■ TESTO DI PARTENZA
Pochi altri luoghi italiani muovono sentimenti così contrastanti, così potenti, così feroci, dove ammirazione e sdegno, entusiasmo e mortificazione si aggrovigliano e mescolano senza tregua e senza speranza. Non c’è luogo della regione che non contenga un paesaggio mozzafiato, borghi sconosciuti e bellissimi, specialità gastronomiche uniche. Non c’è luogo della regione, soprattutto se costiero, dove bellezza e sfacelo non si contaminino con effetti deformanti, pittoreschi, grotteschi.

Chi realmente conosce la Calabria al di là dello stereotipo che la vuole solo arretrata, ignorante, folcloristica?

Già a metà dell’Ottocento, Edward Lear – scrittore, viaggiatore, disegnatore vittoriano, autore dell’indimenticato Il libro del nonsense (da noi nella bella edizione Einaudi I Millenni, 1970) – nel suo Diario di un viaggio a piedi. Reggio Calabria e la sua Provincia, effettuato da luglio a settembre del 1847 e interrotto dai moti rivoluzionari del Regno di Napoli, scriveva: «Il nome Calabria in se stesso ha non poco di romantico. Nessun’altra provincia del Regno di Napoli stimola tale interesse o ispira tanto ancor prima di avervi messo piede. Eppure questa terra di grande interesse pittorico e poetico ha avuto solo pochi visitatori; meno ancora hanno pubblicato le loro esperienze».

■ DATI FORNITI

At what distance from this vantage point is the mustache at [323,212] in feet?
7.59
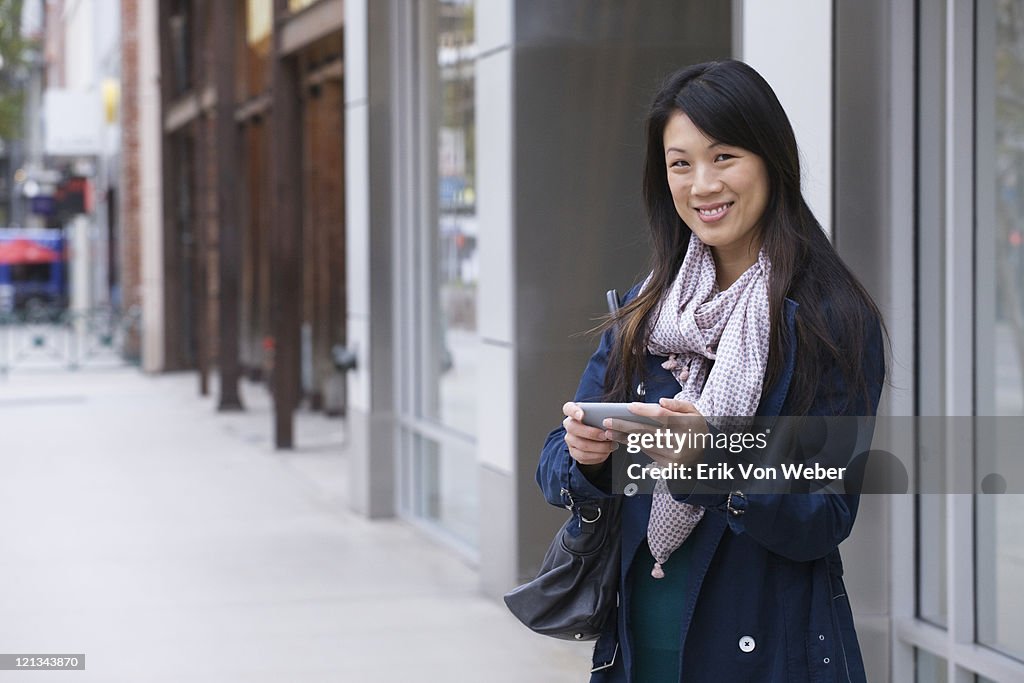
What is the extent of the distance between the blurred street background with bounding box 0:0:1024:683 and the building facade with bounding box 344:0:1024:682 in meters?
0.01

■ COMPITI
1. Elenca gli aggettivi con cui, secondo il testo sulla Calabria, lo stereotipo descrive la regione.
2. Riassumi il testo sulla Calabria in due frasi.
Per svolgere i compiti non occorrono i dati.

■ SOLUZIONI
1. Arretrata, ignorante, folcloristica.

2. La Calabria suscita sentimenti contrastanti: ogni suo luogo offre paesaggi mozzafiato, borghi bellissimi e specialità gastronomiche uniche, ma, soprattutto sulla costa, la bellezza si mescola allo sfacelo. Già nel 1847 Edward Lear, nel diario del suo viaggio a piedi nella provincia di Reggio Calabria, osservava che questa terra di grande interesse pittorico e poetico aveva avuto pochi visitatori e che ancora meno ne avevano pubblicato un resoconto.